Given instruction 1: In the entries below, write out everything from the line containing "Of (x=371, y=411)" down to the end of the entries, reproducing each line without any changes.

Text section:
-- BEGIN --

NAME

Lugh::Autograd::Ops - Differentiable operations for automatic differentiation

SYNOPSIS

use Lugh;
use Lugh::Autograd;

my $ctx = Lugh::Context->new(mem_size => 16 * 1024 * 1024);

# Create tensors with gradient tracking
my $a = Lugh::Autograd::Tensor->new($ctx, 'f32', 4, { requires_grad => 1 });
my $b = Lugh::Autograd::Tensor->new($ctx, 'f32', 4, { requires_grad => 1 });

$a->set_data(1.0, 2.0, 3.0, 4.0);
$b->set_data(2.0, 2.0, 2.0, 2.0);

# Element-wise operations
my $sum_result = Lugh::Autograd::Ops->add($ctx, $a, $b);
my $prod_result = Lugh::Autograd::Ops->mul($ctx, $a, $b);

# Reduction operations
my $total = Lugh::Autograd::Ops->sum($ctx, $prod_result);

# Compute the graph
my $graph = Lugh::Graph->new($ctx);
my $raw = Lugh::Tensor->from_ptr($total->_raw_tensor_ptr);
$graph->build_forward($raw);
$graph->compute($ctx, 1);

# Backward pass
$total->backward;

# Access gradients
my $grad_a = $a->grad;  # Gradients w.r.t. $a
my $grad_b = $b->grad;  # Gradients w.r.t. $b

DESCRIPTION

Lugh::Autograd::Ops provides differentiable tensor operations that automatically track gradients for backpropagation. Each operation records its inputs in the computation graph, enabling automatic gradient computation via the backward() method.

-- END --

[Entries on spatial positioning]
-- BEGIN --

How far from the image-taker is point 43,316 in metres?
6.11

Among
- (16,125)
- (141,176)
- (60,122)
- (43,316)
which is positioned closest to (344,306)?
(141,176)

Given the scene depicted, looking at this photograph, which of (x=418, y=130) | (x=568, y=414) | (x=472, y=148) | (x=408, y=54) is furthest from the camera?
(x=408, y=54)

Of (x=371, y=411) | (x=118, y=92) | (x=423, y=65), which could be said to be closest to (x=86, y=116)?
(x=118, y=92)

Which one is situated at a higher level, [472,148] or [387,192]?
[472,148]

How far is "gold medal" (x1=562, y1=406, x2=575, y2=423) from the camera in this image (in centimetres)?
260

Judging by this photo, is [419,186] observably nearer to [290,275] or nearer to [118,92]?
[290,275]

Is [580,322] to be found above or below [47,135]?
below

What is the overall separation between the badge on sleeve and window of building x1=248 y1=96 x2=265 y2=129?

-- END --

Given instruction 2: From the Lugh::Autograd::Ops documentation above, pull out everything from "Lugh::Autograd::Ops provides differentiable" down to "the backward() method.", keeping the wording unchanged.

Task output 1:
Of (x=371, y=411) | (x=118, y=92) | (x=423, y=65), which could be said to be closest to (x=86, y=116)?
(x=118, y=92)

Which one is situated at a higher level, [472,148] or [387,192]?
[472,148]

How far is "gold medal" (x1=562, y1=406, x2=575, y2=423) from the camera in this image (in centimetres)?
260

Judging by this photo, is [419,186] observably nearer to [290,275] or nearer to [118,92]?
[290,275]

Is [580,322] to be found above or below [47,135]?
below

What is the overall separation between the badge on sleeve and window of building x1=248 y1=96 x2=265 y2=129?

Task output 2:
Lugh::Autograd::Ops provides differentiable tensor operations that automatically track gradients for backpropagation. Each operation records its inputs in the computation graph, enabling automatic gradient computation via the backward() method.